TASK TO COMPLETE – Extract each line from the entries below that has the string "shopId" in it.

SUPPLIED ENTRIES –

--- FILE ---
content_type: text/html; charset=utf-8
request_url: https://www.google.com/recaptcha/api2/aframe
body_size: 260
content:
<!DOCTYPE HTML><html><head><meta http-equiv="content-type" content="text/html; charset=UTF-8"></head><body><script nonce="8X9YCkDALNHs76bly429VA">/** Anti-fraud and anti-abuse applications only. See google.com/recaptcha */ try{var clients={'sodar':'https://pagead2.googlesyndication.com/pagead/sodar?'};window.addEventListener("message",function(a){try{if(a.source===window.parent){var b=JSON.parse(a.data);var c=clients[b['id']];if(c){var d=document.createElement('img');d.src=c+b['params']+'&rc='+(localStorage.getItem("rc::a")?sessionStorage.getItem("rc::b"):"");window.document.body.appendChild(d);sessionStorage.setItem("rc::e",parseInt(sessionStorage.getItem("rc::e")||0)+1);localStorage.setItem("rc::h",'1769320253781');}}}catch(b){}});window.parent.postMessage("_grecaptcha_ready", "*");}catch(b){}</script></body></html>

* * *

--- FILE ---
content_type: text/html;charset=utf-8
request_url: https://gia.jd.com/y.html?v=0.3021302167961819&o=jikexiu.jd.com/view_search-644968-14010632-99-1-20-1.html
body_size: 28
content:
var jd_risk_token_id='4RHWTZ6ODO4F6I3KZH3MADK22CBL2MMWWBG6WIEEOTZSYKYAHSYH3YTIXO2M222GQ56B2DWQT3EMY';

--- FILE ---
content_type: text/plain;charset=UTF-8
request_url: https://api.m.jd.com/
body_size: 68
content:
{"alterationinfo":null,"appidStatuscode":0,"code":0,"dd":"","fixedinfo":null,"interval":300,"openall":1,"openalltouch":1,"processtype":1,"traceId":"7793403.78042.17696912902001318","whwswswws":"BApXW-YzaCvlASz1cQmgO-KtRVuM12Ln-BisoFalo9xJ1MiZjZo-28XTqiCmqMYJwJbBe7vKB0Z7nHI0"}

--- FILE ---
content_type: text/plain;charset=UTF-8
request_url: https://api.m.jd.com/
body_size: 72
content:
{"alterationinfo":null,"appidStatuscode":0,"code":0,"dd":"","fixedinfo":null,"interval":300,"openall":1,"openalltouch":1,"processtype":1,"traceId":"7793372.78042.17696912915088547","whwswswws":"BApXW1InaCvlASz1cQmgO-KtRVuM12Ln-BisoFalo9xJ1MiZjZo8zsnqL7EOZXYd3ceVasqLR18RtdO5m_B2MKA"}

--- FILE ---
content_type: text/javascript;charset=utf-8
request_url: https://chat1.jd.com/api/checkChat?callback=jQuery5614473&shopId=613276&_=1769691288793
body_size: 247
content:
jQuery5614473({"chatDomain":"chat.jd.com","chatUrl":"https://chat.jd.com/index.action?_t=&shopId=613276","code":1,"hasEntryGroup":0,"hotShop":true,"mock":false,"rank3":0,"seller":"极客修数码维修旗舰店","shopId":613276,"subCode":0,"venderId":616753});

---

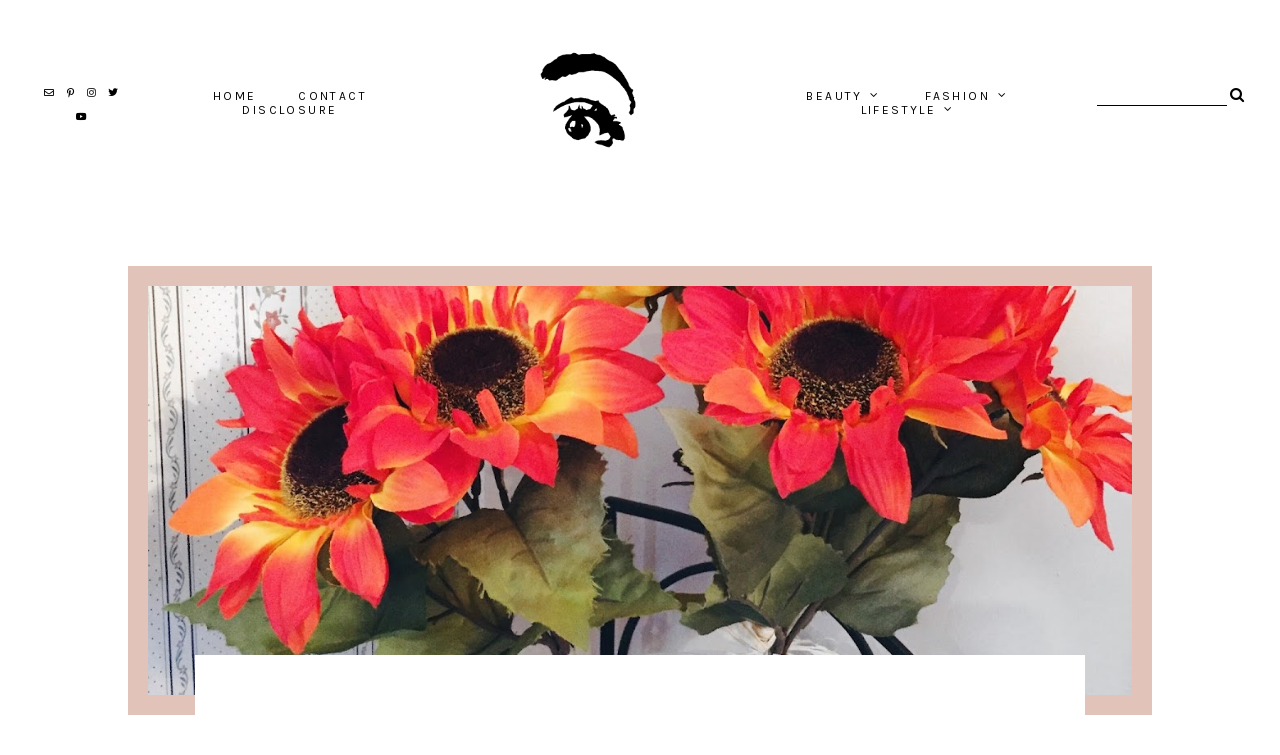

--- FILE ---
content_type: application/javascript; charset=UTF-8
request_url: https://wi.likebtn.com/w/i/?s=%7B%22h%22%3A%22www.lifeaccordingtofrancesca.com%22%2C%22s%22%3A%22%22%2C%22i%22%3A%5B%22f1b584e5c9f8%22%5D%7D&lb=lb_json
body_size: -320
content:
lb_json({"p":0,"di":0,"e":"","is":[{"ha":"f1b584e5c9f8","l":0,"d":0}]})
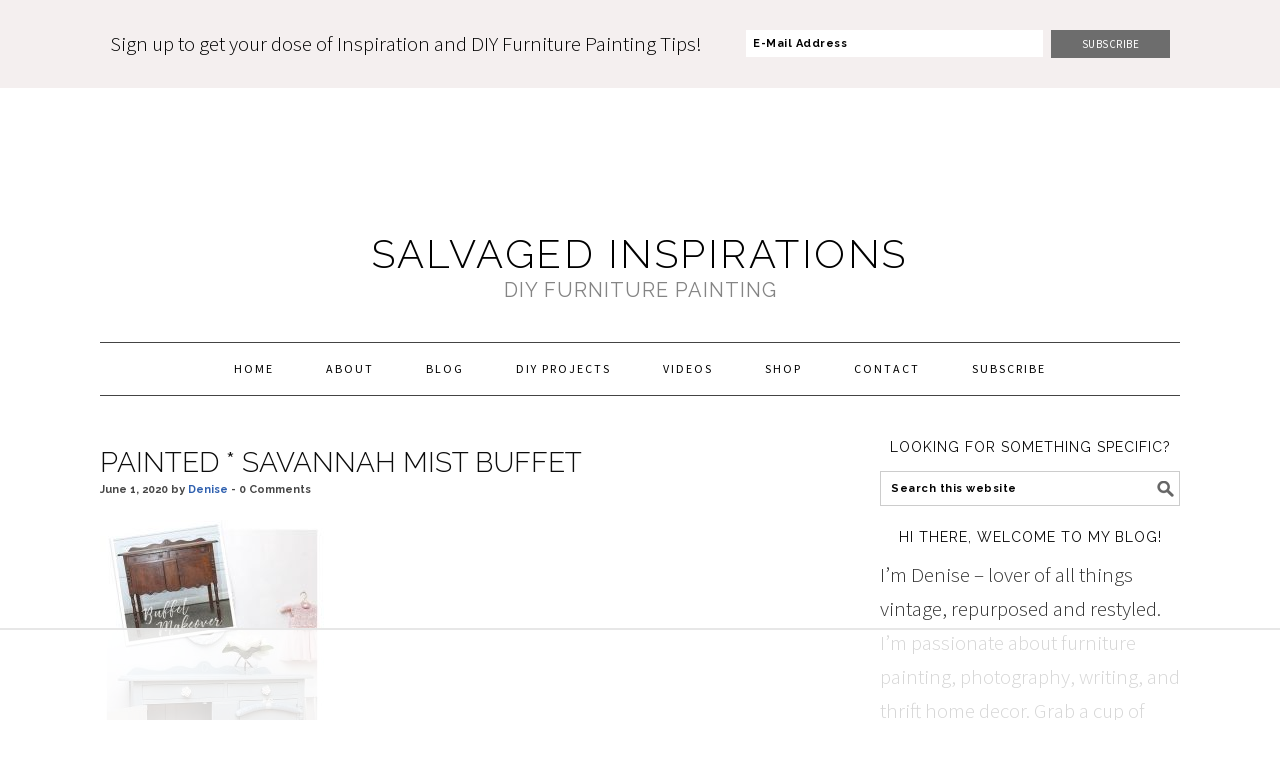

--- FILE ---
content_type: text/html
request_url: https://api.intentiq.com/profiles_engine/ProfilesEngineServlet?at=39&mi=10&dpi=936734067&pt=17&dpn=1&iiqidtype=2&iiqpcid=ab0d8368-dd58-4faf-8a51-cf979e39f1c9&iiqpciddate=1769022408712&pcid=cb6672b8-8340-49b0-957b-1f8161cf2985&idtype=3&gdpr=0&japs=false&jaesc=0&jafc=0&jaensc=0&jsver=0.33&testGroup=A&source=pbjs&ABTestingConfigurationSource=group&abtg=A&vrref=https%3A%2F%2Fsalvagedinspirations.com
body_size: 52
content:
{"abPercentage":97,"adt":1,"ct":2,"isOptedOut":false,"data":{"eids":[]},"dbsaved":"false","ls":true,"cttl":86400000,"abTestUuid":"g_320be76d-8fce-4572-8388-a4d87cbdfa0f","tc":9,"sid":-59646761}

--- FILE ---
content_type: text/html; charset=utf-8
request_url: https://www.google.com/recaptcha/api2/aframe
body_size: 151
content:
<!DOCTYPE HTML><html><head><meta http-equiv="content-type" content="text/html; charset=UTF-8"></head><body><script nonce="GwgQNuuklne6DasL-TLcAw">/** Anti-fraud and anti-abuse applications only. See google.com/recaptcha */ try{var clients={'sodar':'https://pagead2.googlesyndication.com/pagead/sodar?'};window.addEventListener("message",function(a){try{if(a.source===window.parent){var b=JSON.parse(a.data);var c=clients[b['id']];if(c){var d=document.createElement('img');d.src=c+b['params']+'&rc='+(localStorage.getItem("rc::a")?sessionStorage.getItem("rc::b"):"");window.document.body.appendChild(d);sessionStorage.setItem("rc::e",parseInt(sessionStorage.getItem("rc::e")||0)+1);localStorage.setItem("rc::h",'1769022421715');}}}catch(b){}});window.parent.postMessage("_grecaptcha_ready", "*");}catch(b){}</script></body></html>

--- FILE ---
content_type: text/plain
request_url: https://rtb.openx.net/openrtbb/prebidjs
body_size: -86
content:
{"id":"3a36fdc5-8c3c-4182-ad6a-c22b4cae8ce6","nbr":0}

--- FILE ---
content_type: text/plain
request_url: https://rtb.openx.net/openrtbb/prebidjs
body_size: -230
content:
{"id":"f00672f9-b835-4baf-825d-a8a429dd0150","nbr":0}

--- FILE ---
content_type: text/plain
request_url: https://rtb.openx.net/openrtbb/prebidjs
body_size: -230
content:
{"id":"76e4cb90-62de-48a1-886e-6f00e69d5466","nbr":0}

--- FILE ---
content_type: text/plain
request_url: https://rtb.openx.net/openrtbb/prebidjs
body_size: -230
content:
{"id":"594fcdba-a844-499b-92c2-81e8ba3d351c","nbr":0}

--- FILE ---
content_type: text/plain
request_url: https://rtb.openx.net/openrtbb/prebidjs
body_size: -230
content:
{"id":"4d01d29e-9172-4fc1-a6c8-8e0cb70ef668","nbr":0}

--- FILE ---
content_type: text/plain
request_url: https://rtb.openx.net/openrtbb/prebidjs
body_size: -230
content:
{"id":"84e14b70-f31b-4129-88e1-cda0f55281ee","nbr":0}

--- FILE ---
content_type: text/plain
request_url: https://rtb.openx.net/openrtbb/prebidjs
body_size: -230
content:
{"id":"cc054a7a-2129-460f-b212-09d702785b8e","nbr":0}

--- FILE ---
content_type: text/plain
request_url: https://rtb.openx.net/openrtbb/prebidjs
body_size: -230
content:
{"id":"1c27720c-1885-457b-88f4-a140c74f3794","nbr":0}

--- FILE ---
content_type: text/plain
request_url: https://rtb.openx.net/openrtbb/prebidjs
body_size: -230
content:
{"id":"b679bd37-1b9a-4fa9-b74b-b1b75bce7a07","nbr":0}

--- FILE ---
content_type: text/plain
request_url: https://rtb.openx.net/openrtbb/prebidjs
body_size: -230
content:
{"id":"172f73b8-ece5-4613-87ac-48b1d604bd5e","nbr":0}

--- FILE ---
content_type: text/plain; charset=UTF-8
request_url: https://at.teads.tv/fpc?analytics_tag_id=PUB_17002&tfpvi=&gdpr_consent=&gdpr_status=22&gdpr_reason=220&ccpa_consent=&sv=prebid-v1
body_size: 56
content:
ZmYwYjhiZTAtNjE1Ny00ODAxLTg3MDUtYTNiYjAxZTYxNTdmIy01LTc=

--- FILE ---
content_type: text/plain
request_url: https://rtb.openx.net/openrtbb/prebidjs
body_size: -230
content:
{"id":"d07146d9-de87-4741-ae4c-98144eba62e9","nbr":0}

RESPONSE FOR THIS EXERCISE –
request_url: https://chat1.jd.com/api/checkChat?callback=jQuery5614473&shopId=613276&_=1769691288793
jQuery5614473({"chatDomain":"chat.jd.com","chatUrl":"https://chat.jd.com/index.action?_t=&shopId=613276","code":1,"hasEntryGroup":0,"hotShop":true,"mock":false,"rank3":0,"seller":"极客修数码维修旗舰店","shopId":613276,"subCode":0,"venderId":616753});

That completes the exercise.